Construction Systems, Inc. v. FagelHaber LLC, 2015 IL App (1st) 141700, dramatically illustrates the perilous consequences that can flow from a construction contract’s failure to identify the contracting parties and shows the importance of clarity when drafting releases intended to protect parties from future liability.
The plaintiff contractor sued its former law firm (the Firm) for failing to properly perfect a mechanics lien against a mortgage lender on commercial property. The plaintiff alleged that because of the Firm’s lien perfection failure, the plaintiff was forced to settled its claim for about $1.3M less than the lien’s worth (about $3M).
In the underlying lien case, the plaintiff and defendant Firm got into a fee dispute and the Firm withdrew. The Firm turned over its file to the plaintiff after the plaintiff made a partial payment of the outstanding fees (owed to defendant Firm) and signed a release (the “Release”). The Release, which referenced “known and unknown” claims and contained “without limitation” verbiage, was signed by the plaintiff in 2004. Plaintiff filed the current malpractice suit in 2009.
The trial court entered summary judgment for the Firm on the basis that the Release immunized the Firm from future claims. Plaintiff appealed.
Reversing summary judgment for the Firm, the First District first applied the relevant rules governing written releases in Illinois.
– a release is a contract and is governed by contract law;
– a release will be enforced as written where it’s clearly worded
– the scope and effect of a release is controlled by the intention of the parties;
– the intention of the parties is divined by reference to the words of the release and a release won’t be construed to defeat a claim that was not contemplated by the parties when they signed it;
– A “general” release will not apply to specific claims where a party is unaware of other (specific) claims;
– Where one party to a release owes the other a fiduciary duty (e.g. lawyer-client), the party owing the fiduciary duty has the burden of showing that it disclosed all relevant information to the other party.
Here, the court gave the Release a cramped construction. It held that it didn’t apply to the malpractice suit since that case wasn’t filed until 5 years after the Release was signed and there was no evidence that the plaintiff knew that the Firm possibly flubbed the lien filing when it (the plaintiff) signed the Release. This lack of evidence on the parties’ intent raised a disputed fact question that required denial of summary judgment.
Next, the court turned to the Firm’s judicial estoppel argument – that the plaintiff couldn’t sue for malpractice since it obtained a benefit in the underlying lawsuit (a settlement payment of $1.8M from the competing lender) by claiming it was an original contractor and not a subcontractor. Judicial estoppel applies where (1) a party takes two positions under oath, (2) in separate legal proceedings, (3) the party successfully maintained the first position and obtained a benefit from it; and (4) the two positions are inconsistent. (¶ 37).
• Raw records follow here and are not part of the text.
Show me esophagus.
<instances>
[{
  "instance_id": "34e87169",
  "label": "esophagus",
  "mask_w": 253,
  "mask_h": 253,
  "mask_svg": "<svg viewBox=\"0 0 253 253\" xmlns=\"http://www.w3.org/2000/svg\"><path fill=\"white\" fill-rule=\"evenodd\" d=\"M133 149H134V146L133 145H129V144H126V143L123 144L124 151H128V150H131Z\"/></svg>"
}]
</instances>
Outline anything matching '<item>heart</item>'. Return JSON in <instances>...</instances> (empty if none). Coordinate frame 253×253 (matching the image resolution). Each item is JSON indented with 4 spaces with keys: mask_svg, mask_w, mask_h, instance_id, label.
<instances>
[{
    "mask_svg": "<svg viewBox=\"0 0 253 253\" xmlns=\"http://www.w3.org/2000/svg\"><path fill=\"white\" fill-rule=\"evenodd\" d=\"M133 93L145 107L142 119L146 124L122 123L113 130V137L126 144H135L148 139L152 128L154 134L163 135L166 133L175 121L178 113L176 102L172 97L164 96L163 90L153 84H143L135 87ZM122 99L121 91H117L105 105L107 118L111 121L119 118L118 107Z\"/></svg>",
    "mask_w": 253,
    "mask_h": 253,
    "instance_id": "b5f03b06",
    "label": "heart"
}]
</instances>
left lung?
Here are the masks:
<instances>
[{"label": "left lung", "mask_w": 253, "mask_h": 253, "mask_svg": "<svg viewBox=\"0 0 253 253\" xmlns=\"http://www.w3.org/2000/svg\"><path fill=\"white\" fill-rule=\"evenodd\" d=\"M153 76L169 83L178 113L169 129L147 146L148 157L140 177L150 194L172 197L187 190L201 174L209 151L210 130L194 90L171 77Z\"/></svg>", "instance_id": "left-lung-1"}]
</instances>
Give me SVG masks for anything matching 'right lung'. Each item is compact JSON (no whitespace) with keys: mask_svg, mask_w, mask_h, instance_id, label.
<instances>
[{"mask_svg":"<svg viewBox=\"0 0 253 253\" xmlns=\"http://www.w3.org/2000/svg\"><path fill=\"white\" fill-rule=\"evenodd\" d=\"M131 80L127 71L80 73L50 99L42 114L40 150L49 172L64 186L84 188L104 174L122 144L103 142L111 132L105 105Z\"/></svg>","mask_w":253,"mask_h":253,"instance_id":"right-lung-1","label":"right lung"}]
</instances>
The issue was paramount to the underlying lien case because if the plaintiff was a subcontractor, it had to comply with the 90-day notice requirement of Section 24 of the Lien Act. But if it was a general or original contractor, plaintiff was excused from the 90-day notice requirement. Based on this factual uncertainty, the court found the plaintiff had a right to pursue alternative arguments to salvage something of its approximately $3M lien claim.
The court also agreed with the plaintiff that it could recover prejudgment interest on the legal malpractice claim. Since that claim flowed from the underlying allegation that the Firm failed to perfect plaintiff’s lien, and since Section 21 of the Illinois Mechanics Lien Act allows for prejudgment interest (770 ILCS 60/21), the plaintiff could add the interest it would have recovered to the damage claim versus the Firm. (¶ 48).
1/ A broad release can still be narrowly interpreted to encompass only those claims that were likely in the release parties’ contemplation. If a claim hadn’t come to fruition at the time a release is signed, the releasing party can argue that an expansive release doesn’t cover that inchoate claim;
2/ Judicial estoppel requires more than alternative pleadings or arguments. Instead, the litigant must take two wholly contradictory statements and obtain a benefit from doing so. What’s a “benefit” is open to interpretation. Here, the plaintiff received $1.8M on its lien claim in the earlier litigation. Still, this wasn’t a benefit in relation to the value of its lien – which exceeded $3M;
3/ If the underlying claim – be it common law or statutory – provides for pre-judgment interest, then the later malpractice suit stemming from that underlying claim can include pre-judgment interest in the damages calculation.